** TASK DETAILS **
Reproduce everything from the line that contains "What is the" down to the end of the items, word for word.
━━━━━━
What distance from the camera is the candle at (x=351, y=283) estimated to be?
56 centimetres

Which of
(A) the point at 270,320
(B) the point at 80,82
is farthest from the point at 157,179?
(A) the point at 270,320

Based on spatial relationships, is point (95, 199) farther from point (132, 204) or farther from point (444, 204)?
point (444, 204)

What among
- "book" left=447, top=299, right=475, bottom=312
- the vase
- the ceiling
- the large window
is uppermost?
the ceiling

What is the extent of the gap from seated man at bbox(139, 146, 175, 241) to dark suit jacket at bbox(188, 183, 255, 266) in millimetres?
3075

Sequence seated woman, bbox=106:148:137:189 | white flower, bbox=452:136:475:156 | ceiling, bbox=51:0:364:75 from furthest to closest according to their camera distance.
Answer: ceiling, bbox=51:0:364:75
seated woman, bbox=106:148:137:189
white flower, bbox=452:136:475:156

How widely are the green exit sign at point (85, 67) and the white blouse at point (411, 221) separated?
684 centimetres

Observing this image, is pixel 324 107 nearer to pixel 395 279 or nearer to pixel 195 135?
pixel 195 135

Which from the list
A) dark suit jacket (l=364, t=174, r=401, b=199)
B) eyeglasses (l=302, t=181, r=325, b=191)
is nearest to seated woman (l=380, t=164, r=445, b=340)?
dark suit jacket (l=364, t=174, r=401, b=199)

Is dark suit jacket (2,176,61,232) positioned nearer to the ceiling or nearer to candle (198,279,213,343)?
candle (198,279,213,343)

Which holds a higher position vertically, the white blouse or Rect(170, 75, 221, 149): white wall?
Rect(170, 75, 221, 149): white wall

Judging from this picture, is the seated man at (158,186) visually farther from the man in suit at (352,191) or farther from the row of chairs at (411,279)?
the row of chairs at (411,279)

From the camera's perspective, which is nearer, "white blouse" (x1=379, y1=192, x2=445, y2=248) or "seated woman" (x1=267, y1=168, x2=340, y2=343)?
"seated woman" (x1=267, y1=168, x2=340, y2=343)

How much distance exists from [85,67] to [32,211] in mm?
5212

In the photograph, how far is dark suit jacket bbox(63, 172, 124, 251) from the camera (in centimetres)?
━━━━━━
** RESPONSE TO THE TASK **
What is the extent of the gap from seated man at bbox(139, 146, 175, 241) to dark suit jacket at bbox(188, 183, 255, 266) in millimetres?
3075

Sequence seated woman, bbox=106:148:137:189 | white flower, bbox=452:136:475:156 | ceiling, bbox=51:0:364:75 from furthest to closest according to their camera distance.
Answer: ceiling, bbox=51:0:364:75
seated woman, bbox=106:148:137:189
white flower, bbox=452:136:475:156

How widely are the green exit sign at point (85, 67) and the white blouse at point (411, 221) separated?
684 centimetres

Observing this image, is pixel 324 107 nearer to pixel 395 279 or nearer to pixel 195 135?
pixel 195 135

Which from the list
A) dark suit jacket (l=364, t=174, r=401, b=199)
B) eyeglasses (l=302, t=181, r=325, b=191)
is nearest to seated woman (l=380, t=164, r=445, b=340)?
dark suit jacket (l=364, t=174, r=401, b=199)

Is dark suit jacket (2,176,61,232) positioned nearer to the ceiling or nearer to candle (198,279,213,343)?
candle (198,279,213,343)

Which holds a higher position vertically, the white blouse or Rect(170, 75, 221, 149): white wall?
Rect(170, 75, 221, 149): white wall

Judging from this picture, is the seated man at (158,186) visually farther from the man in suit at (352,191) or farther from the row of chairs at (411,279)?
the row of chairs at (411,279)

From the camera's perspective, which is nearer, "white blouse" (x1=379, y1=192, x2=445, y2=248) or "seated woman" (x1=267, y1=168, x2=340, y2=343)?
"seated woman" (x1=267, y1=168, x2=340, y2=343)

How much distance exists from [85,67] to [32,211] in mm?
5212

In the photograph, how far is dark suit jacket bbox(63, 172, 124, 251) from the camera (in centimetres)?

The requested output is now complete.